What a wonderful idea for an exhibition. From the Met Fifth Avenue:
Since the earliest days of the medium, photographs have been used for criminal investigation and evidence gathering, to record crime scenes, to identify suspects and abet their capture, and to report events to the public. Crime Stories: Photography and Foul Play, on view at The Metropolitan Museum of Art beginning March 7, explores the multifaceted intersections between photography and crime, from 19th-century “rogues’ galleries” to work by contemporary artists inspired by criminal transgression. The installation will feature some 70 works, drawn entirely from the Met collection, ranging from the 1850s to the present.
Exhibition ends on July 31, 2016. If you’re really interested in photography and its relation to crime and law, a must read is Allan Sekula’s The Body and the Archive.
More than twenty-five years after the landmark trial over exhibiting Robert Mapplethorpe’s photographs, the Los Angeles County Museum of Art (LACMA) and the J. Paul Getty Museum are opening their joint retrospective, “Robert Mapplethorpe: The Perfect Medium.” The exhibition, devoted to the late US photographer, will show photographs from Mapplethorpe’s X Portfolio.
The X Portfolio was part of the 1990 trial that sparked a debate over obscenity and government funding for the arts. On trial facing obscenity charges were the Contemporary Arts Center (CAC) in Cincinnati and its then director, Dennis Barrie. The defense focused on convincing the jury that Mapplethorpe’s work was art, and the prosecution countered that it was pornography.
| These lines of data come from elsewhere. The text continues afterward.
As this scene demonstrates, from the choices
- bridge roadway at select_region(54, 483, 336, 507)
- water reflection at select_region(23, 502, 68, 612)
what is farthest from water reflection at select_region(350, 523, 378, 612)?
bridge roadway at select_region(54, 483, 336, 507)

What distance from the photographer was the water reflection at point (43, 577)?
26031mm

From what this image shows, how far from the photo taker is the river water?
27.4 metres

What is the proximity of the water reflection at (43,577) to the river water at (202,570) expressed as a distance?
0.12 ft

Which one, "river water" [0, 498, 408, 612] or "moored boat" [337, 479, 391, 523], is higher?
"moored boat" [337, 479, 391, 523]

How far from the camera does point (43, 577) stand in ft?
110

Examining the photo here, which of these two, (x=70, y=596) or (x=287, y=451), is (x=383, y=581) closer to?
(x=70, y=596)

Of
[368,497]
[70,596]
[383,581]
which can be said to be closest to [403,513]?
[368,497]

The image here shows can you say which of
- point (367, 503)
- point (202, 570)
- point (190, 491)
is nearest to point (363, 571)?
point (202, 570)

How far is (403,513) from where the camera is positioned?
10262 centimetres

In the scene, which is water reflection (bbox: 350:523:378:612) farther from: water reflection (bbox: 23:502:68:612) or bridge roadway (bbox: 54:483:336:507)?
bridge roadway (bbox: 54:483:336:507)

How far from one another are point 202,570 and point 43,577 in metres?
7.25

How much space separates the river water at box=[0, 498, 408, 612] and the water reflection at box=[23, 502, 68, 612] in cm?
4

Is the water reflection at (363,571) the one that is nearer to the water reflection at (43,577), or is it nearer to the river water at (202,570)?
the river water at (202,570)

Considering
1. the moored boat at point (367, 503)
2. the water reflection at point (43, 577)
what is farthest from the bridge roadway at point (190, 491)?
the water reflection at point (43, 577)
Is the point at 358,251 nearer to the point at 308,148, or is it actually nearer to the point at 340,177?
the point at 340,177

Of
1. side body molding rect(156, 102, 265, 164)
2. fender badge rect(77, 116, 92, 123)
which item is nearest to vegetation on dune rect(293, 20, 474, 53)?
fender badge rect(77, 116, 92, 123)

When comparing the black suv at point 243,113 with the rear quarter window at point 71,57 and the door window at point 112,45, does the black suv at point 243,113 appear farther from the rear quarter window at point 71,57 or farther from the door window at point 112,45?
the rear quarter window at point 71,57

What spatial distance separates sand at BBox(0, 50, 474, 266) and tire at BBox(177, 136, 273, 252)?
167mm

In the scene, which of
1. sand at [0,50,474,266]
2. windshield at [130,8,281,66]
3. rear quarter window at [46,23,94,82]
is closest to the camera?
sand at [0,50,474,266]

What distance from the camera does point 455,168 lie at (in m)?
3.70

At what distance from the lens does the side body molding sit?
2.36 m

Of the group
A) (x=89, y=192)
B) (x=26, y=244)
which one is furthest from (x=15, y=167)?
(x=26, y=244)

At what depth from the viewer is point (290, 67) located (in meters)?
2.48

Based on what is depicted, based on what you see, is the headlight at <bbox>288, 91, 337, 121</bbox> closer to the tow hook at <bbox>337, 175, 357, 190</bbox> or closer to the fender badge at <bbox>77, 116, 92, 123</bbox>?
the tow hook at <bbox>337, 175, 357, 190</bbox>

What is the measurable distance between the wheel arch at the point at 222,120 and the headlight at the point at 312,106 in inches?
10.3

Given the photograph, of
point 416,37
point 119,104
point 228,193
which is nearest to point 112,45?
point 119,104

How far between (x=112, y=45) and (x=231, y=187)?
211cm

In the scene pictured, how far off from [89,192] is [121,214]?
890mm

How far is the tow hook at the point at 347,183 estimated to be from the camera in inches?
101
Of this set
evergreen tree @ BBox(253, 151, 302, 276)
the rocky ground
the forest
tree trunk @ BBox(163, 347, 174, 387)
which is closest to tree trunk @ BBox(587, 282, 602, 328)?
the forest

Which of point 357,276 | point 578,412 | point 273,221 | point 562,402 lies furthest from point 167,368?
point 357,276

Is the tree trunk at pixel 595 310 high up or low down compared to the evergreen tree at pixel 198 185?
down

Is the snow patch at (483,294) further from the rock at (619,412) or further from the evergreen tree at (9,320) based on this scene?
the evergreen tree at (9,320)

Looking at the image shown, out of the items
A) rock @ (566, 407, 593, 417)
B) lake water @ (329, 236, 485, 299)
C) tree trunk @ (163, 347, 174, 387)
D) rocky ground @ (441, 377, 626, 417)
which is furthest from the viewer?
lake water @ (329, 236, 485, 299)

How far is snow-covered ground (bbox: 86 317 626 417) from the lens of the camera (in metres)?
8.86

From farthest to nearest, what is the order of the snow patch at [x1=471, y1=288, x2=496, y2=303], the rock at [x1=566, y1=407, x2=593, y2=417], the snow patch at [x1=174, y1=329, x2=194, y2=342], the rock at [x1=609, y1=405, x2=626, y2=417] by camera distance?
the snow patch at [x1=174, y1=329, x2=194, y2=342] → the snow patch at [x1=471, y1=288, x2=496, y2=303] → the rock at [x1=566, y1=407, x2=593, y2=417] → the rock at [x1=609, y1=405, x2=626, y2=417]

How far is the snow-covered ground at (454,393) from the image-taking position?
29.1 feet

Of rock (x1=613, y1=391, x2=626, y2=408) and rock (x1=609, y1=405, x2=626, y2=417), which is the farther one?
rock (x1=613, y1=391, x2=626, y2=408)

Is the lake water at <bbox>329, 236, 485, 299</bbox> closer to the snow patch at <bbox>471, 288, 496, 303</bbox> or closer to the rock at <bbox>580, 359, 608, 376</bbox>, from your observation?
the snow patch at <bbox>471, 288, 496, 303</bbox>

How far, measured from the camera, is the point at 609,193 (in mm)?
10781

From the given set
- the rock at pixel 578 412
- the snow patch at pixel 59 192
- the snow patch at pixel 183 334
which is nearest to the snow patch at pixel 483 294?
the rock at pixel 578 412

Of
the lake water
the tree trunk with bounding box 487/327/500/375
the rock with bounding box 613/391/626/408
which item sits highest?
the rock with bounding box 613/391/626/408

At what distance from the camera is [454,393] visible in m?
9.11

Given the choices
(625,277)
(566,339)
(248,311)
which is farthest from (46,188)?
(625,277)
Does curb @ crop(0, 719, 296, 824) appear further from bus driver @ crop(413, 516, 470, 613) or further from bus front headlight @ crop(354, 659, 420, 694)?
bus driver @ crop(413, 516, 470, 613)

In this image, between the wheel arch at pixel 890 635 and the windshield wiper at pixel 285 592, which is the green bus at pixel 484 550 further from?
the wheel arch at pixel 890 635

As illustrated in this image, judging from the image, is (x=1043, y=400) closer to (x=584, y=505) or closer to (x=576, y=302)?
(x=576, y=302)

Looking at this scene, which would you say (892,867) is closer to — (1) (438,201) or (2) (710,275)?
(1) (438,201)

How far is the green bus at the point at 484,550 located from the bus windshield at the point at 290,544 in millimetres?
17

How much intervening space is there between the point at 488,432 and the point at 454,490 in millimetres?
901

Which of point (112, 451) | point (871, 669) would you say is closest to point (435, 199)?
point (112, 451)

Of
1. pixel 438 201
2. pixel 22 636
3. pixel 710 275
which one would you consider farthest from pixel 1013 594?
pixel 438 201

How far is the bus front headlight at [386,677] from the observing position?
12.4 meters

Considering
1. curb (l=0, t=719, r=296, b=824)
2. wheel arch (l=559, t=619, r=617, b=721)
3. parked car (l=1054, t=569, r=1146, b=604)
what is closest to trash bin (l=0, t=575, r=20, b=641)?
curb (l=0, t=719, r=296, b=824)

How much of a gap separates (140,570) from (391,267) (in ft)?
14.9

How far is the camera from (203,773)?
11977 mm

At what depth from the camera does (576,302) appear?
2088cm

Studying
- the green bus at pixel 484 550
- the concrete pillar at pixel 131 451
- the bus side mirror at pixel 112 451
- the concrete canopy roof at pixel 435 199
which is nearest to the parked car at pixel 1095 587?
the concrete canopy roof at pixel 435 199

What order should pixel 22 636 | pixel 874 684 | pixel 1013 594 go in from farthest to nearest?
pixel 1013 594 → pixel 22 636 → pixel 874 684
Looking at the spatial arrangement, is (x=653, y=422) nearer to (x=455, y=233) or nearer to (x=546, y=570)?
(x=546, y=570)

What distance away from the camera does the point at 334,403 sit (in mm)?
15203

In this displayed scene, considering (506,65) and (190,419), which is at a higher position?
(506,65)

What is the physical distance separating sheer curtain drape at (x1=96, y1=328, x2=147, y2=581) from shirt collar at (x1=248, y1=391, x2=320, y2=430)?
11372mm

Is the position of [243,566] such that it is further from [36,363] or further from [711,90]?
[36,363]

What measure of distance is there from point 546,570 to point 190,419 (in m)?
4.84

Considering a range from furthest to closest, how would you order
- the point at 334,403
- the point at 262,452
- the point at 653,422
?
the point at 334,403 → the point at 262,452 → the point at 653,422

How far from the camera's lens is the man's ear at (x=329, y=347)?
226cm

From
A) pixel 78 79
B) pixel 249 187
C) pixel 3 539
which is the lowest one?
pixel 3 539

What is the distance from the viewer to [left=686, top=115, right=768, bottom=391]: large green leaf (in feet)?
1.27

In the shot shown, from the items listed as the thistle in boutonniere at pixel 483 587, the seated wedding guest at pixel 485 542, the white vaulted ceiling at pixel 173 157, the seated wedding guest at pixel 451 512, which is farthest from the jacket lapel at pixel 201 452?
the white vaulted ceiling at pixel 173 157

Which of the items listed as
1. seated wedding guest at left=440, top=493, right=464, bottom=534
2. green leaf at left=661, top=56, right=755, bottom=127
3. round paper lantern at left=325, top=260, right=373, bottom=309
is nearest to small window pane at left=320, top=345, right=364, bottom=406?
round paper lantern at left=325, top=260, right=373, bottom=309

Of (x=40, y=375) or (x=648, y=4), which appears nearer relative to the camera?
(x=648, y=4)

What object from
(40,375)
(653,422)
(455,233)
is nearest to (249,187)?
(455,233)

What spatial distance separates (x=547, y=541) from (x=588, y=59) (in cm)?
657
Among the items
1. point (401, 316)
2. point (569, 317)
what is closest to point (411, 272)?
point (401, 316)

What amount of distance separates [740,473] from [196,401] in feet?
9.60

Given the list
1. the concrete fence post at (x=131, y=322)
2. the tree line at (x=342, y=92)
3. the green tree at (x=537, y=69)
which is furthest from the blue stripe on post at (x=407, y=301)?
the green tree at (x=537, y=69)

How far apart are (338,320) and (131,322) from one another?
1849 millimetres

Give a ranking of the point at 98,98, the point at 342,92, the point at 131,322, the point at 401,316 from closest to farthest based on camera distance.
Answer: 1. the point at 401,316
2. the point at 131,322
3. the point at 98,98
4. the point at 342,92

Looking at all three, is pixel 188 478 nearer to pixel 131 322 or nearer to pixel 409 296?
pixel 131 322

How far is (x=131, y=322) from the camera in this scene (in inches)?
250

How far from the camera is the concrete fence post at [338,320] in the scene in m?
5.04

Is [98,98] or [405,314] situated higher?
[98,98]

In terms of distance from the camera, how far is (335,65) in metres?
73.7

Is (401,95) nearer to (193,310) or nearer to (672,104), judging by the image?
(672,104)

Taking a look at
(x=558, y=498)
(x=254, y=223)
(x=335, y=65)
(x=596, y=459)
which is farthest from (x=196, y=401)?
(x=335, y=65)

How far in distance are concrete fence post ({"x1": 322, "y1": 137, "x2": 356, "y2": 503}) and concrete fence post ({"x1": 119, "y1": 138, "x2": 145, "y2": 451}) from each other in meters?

The jury deliberated for less than an hour before acquitting the CAC and Barrie.
Getty curator Paul Martineau explained that in the exhibition he wanted to both humanize Mapplethorpe, making him more approachable to the average person, while not avoiding any challenging art.
Richard Meyer, an art history professor at Stanford University, explained that, “What Mapplethorpe understood is that you’ll never get rid of censorship altogether, but when censorship of art happens, it’s used as an opportunity or forum for public dialogue about why art matters in a democratic culture.”
“Robert Mapplethorpe: The Perfect Medium” runs at the J. Paul Getty Museum and the Los Angeles County Museum of Art from March 15 to July 31.